What is the Soundness of Cement?
The soundness of cement can be defined as its ability to retain its volume after it gets hardened. This means that a properly sound cement will have hardened paste’s ability to retain its volume after setting.
A cement is referred to as unsound, lacking soundness when subjected to delayed destructive expansion.
Unsoundness of cement is due to the presence of an excessive amount of hard-burned free lime or magnesia.
The soundness of cement indicates quality to expand on the setting. Unsound cement expands too much on setting and develops cracks in the structure.
The test used for determining the soundness of cement is known as the “Le chatelier apparatus test.”
By soundness of cement, it is understood that its capacity to form a non-disintegrating, hard uniformly strong mass on the setting.
Soundness of Cement Test Methods
The cement after setting must not undergo any appreciable change of volume.
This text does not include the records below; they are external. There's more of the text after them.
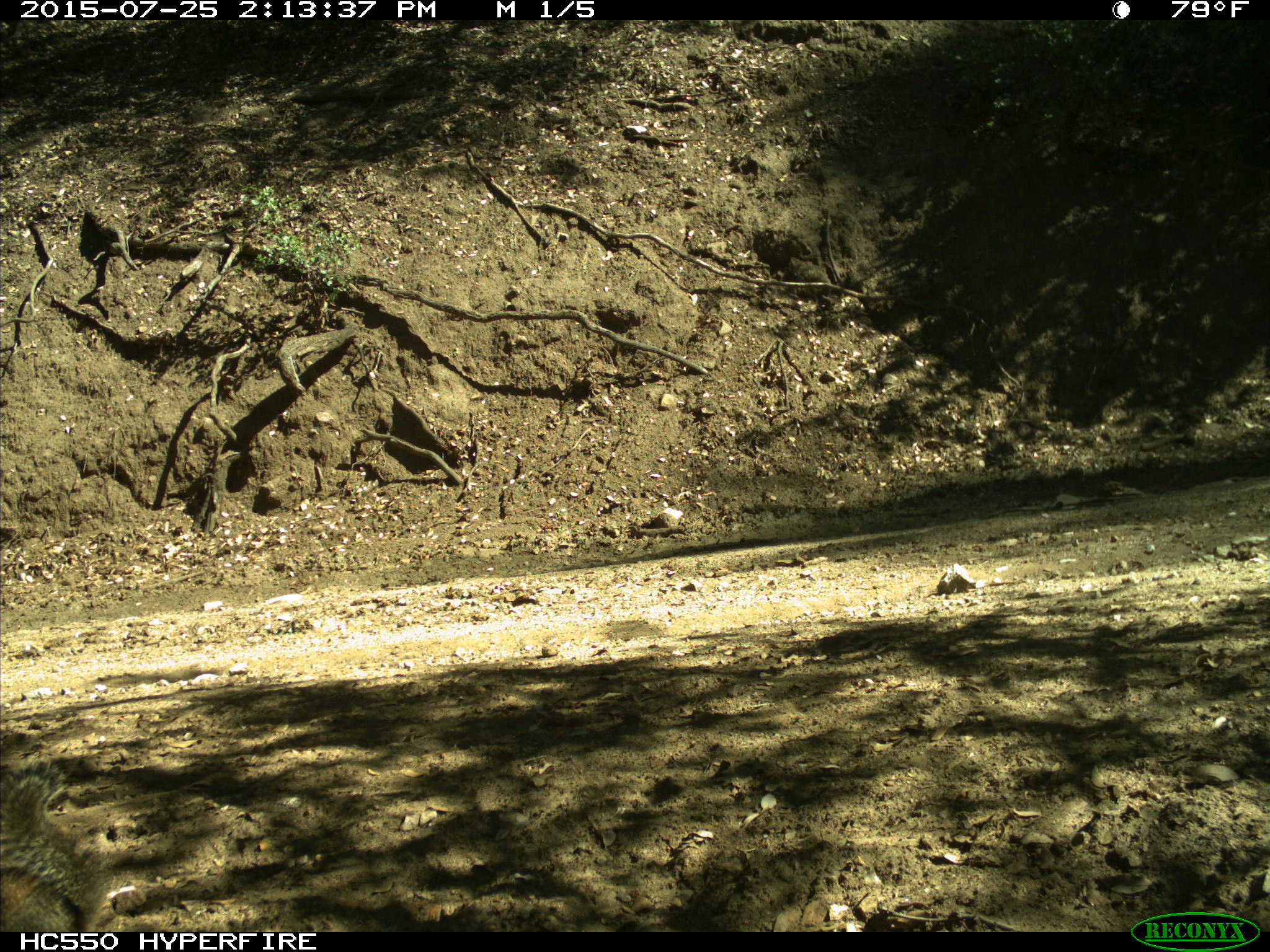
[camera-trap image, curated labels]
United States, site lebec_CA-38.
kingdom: Animalia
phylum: Chordata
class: Mammalia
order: Rodentia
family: Sciuridae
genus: Otospermophilus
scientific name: Otospermophilus beecheyi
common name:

Certain types of cement have undergone a large expansion immediately after settling, disrupting the hardened mass and set. This will cause major difficulties for the durability of structures if such type of cement is used.
On the other hand, the unsoundness in cement is due to an excess of free lime combined with acidic-oxide at the kiln. This is also likely that too high a proportion of magnesium content of calcium sulfate content may lead to cement unsoundness.
The soundness of cement can be determined by two methods:
- The autoclave method and
- The Le-Chatelier method.
In the soundness test, a specimen of hardened cement paste is boiled for a fixed time so that any tendency to expand is speeded up and can be detected. Soundness means the ability to resist volume expansion.